— READING TEXT —

Varieties of the color black

Shades of black, or off-black colors, are colors that differ only slightly from pure black. These colors have a low lightness. From a photometric point of view, a color which differs slightly from black always has low relative luminance. Colors often considered "shades of black" include onyx, black olive, charcoal, and jet.

These colors may be considered for part of a neutral color scheme, usually in interior design as a part of a background for brighter colors. Black and dark gray colors are powerful accent colors that suggest weight, dignity, formality, and solemnity.

In color theory, a shade is a pure color mixed with black. It decreases its lightness while nearly conserving its chromaticity. Strictly speaking, a "shade of black" is always a pure black itself, and a "tint of black" would be a neutral gray. In practice, many off-black colors possess a hue and a colorfulness (also called saturation).

==Black==

Black is a color, the perception of which is evoked by the total absence of light that stimulates any of the three types of color sensitive cone cells in the human eye and with very low brightness compared to the surroundings. A black visual stimulation will be void of hue and grayness. Black is the darkest possible color.

— ASSIGNED TASK —
In color theory, how does the reading on shades of black define a shade?

— SOURCE MATERIAL —
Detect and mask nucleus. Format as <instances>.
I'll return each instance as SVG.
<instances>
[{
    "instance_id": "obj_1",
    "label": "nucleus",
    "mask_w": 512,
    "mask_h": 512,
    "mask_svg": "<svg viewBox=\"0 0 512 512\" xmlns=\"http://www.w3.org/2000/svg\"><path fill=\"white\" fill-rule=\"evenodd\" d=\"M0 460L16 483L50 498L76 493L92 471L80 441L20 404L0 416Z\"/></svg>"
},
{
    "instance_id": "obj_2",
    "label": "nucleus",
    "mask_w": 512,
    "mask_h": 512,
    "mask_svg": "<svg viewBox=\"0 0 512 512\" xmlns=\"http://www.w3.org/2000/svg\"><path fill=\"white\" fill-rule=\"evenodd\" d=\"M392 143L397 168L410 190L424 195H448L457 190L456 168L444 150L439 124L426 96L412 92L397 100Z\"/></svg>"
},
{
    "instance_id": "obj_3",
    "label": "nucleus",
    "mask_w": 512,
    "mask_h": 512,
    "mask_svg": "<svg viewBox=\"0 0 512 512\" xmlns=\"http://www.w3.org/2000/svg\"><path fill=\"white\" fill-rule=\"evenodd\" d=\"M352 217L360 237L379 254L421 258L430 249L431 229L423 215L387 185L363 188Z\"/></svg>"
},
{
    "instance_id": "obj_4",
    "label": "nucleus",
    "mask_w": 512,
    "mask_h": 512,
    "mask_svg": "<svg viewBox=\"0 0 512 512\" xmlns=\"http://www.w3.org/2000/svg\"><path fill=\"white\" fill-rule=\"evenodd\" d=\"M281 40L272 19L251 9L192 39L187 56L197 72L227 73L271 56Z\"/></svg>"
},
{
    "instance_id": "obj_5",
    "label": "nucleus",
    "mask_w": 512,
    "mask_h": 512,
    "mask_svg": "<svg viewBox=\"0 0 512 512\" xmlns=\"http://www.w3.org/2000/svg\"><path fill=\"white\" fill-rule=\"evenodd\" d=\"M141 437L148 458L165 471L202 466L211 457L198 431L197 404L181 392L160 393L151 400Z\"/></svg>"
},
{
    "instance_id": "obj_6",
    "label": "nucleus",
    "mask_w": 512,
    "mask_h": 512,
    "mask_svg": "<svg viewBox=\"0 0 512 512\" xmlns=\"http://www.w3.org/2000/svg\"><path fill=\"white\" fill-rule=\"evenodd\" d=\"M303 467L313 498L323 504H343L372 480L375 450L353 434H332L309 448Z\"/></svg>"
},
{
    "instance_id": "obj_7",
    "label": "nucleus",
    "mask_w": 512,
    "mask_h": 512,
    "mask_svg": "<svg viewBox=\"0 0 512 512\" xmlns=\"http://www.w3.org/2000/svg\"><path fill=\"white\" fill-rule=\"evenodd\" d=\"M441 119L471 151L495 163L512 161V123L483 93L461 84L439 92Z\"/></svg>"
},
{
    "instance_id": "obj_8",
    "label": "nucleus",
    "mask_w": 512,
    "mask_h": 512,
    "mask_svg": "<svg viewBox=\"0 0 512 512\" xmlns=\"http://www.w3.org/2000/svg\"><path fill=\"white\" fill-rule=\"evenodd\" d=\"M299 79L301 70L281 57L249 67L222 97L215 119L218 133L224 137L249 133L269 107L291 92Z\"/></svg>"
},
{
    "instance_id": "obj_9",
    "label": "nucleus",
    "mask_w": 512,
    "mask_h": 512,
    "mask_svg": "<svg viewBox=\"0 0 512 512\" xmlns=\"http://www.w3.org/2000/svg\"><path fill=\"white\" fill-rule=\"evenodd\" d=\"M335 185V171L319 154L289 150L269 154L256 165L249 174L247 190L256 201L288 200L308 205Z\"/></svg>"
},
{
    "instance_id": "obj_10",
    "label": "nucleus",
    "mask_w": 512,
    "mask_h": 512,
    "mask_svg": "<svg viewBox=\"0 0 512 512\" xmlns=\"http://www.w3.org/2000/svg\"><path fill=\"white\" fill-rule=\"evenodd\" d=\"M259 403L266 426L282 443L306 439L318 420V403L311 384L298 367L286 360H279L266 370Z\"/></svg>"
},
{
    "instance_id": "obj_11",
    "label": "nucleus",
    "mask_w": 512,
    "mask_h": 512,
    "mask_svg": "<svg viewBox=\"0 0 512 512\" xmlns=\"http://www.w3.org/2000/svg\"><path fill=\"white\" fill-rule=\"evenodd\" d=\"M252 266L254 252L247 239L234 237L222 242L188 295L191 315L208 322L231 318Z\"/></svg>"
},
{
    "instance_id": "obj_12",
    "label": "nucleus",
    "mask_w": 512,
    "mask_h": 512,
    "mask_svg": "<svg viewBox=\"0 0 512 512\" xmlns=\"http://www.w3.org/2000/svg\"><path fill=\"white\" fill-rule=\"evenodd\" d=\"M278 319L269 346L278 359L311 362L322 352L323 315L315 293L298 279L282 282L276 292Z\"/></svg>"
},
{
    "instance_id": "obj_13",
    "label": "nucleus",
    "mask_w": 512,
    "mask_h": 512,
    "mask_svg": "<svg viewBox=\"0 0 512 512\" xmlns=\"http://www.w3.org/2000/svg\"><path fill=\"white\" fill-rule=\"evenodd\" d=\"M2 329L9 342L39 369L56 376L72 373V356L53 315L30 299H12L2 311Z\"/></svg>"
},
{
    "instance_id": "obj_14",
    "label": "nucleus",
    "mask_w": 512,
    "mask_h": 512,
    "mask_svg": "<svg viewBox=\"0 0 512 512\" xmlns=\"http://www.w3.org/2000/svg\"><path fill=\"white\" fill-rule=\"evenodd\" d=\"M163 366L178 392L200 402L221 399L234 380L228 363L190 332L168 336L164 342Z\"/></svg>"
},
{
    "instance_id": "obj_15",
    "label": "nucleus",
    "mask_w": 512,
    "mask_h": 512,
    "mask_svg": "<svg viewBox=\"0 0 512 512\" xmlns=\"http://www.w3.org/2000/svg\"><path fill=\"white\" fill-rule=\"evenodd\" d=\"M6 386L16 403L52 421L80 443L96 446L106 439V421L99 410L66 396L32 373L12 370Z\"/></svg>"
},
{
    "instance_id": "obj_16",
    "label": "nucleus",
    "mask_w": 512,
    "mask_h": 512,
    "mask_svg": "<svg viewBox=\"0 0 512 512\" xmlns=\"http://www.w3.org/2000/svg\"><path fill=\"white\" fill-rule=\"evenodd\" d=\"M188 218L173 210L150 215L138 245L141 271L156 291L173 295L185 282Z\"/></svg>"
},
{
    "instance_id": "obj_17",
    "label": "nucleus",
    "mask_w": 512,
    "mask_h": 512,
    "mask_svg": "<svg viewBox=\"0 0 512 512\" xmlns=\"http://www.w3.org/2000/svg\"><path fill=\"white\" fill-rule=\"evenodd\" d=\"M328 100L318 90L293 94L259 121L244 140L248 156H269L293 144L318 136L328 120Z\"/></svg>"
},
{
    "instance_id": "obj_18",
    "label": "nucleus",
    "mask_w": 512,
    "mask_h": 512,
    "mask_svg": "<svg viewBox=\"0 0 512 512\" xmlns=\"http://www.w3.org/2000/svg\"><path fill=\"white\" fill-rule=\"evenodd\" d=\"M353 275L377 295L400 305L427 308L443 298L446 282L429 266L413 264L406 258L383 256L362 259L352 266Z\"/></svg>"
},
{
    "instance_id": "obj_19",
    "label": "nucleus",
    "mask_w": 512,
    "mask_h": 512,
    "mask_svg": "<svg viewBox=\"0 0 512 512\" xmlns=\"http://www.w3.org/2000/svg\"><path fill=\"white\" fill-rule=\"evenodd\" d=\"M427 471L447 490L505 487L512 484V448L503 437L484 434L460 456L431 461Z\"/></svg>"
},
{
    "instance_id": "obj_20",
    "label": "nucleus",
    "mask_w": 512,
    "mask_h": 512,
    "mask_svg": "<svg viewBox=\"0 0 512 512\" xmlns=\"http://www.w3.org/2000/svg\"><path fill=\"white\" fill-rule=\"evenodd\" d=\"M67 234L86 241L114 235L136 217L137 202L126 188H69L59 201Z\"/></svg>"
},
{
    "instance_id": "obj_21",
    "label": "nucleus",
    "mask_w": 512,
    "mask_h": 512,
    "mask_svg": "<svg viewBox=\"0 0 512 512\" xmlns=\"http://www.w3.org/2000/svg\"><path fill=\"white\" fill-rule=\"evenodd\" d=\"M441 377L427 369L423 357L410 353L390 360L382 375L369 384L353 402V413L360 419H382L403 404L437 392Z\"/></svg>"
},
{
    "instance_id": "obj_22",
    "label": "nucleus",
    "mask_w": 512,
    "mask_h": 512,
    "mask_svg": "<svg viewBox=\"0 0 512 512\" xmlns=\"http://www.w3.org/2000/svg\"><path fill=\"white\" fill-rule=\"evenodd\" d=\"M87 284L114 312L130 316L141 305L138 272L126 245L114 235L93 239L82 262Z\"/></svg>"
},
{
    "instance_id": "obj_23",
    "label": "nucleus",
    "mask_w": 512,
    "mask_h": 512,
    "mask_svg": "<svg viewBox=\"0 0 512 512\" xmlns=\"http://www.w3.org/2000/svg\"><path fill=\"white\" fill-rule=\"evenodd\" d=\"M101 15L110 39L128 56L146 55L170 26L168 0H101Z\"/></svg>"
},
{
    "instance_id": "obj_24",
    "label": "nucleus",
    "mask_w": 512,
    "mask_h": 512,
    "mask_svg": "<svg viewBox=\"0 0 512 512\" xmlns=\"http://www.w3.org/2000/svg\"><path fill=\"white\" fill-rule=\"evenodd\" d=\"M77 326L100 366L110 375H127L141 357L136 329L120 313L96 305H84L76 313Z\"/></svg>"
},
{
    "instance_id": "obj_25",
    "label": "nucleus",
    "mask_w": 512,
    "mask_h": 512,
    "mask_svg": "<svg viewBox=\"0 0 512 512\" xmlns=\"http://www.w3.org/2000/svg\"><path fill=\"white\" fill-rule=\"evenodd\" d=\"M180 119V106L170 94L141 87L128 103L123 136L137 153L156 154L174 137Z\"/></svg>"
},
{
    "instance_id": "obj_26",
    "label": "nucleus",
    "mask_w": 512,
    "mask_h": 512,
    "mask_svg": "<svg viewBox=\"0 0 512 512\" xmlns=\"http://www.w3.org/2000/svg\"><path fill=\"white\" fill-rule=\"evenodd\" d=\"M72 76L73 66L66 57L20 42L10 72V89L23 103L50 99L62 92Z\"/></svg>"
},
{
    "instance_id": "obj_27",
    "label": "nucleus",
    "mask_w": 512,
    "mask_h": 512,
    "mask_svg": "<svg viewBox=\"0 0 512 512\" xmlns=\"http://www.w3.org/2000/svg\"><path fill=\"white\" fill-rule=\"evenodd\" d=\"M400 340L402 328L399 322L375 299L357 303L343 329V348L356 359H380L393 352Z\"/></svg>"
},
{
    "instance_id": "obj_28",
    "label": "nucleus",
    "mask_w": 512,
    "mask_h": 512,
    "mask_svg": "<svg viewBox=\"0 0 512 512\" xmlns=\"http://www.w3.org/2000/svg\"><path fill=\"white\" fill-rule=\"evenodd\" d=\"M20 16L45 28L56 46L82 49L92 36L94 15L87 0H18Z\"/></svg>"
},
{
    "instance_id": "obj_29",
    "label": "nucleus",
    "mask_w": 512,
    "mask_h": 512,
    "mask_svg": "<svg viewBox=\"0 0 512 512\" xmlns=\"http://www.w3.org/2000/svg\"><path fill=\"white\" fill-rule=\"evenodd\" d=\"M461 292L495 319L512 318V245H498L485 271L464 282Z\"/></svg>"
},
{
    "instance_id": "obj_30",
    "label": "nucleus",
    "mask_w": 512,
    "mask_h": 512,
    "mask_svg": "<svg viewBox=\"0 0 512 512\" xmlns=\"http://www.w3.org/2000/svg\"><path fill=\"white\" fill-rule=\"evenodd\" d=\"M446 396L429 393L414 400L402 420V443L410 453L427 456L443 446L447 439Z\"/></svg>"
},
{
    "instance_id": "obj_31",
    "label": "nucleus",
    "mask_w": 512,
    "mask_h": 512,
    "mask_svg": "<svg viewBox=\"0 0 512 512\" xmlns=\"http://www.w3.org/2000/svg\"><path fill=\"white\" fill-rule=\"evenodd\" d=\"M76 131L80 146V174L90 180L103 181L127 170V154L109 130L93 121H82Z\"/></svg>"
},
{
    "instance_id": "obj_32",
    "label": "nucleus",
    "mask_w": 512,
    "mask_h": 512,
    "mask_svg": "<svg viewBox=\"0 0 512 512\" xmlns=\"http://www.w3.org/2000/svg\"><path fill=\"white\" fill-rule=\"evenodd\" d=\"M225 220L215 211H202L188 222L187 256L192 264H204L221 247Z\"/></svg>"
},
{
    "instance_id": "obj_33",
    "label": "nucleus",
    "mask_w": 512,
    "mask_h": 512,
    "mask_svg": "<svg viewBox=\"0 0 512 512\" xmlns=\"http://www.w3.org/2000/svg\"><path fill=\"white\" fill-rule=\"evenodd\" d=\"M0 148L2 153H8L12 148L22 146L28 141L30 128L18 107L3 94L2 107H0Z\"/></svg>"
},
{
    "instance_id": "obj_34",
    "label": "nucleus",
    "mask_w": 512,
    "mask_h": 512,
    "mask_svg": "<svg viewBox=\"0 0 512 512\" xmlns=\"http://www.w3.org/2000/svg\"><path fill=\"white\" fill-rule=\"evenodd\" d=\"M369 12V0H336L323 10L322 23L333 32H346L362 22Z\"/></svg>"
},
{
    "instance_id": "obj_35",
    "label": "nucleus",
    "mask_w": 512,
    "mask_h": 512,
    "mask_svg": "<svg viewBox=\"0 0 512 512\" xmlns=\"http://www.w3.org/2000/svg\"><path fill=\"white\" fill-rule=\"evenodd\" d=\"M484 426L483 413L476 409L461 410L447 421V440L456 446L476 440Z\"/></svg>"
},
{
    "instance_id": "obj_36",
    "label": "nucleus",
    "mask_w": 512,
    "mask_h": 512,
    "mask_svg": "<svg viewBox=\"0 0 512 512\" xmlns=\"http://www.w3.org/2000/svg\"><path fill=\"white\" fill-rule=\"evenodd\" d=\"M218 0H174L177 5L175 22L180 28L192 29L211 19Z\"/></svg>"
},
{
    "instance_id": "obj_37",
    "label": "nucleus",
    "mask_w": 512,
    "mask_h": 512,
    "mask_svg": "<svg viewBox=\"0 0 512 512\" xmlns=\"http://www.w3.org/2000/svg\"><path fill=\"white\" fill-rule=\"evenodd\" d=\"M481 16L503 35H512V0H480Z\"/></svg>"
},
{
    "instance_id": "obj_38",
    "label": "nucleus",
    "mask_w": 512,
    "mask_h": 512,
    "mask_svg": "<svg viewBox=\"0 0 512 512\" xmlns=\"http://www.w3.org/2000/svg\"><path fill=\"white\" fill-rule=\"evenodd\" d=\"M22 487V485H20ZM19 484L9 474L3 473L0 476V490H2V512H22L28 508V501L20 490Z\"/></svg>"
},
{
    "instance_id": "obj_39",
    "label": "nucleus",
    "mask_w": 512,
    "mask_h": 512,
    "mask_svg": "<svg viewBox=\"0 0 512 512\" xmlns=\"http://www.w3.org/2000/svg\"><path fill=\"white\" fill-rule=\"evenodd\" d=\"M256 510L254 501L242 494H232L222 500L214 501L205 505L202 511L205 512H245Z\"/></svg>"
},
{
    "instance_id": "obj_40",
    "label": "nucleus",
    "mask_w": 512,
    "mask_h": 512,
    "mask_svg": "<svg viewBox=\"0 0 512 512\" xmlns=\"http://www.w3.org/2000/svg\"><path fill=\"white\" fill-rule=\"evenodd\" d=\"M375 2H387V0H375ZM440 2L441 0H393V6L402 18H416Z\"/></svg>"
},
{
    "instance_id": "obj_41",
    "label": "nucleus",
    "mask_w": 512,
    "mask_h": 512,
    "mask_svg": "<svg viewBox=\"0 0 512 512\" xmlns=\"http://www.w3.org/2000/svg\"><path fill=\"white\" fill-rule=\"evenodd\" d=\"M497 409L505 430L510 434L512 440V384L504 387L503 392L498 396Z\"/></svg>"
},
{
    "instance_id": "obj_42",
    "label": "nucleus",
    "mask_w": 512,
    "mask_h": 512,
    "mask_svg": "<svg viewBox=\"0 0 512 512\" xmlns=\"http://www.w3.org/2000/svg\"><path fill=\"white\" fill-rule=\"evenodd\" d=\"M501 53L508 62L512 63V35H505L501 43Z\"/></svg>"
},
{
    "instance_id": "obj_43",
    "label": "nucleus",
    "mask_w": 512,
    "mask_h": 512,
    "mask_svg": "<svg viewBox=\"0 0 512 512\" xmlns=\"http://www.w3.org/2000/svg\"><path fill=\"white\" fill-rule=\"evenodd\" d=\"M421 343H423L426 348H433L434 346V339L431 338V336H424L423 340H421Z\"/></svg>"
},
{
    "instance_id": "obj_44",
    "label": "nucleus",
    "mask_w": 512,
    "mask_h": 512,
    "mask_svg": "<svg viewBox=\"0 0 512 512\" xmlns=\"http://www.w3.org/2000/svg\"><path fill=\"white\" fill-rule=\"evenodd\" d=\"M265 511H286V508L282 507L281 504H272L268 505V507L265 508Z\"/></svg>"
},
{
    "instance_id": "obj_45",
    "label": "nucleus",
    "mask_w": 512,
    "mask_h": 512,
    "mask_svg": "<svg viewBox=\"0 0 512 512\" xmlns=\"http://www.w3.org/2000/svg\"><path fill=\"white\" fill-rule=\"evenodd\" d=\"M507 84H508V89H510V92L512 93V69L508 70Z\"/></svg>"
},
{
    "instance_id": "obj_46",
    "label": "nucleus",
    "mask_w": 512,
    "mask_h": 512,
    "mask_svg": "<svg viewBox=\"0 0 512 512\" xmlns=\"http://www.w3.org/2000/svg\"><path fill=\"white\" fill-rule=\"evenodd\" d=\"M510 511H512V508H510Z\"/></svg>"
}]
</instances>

— TASK OUTPUT —
A shade is a pure color mixed with black.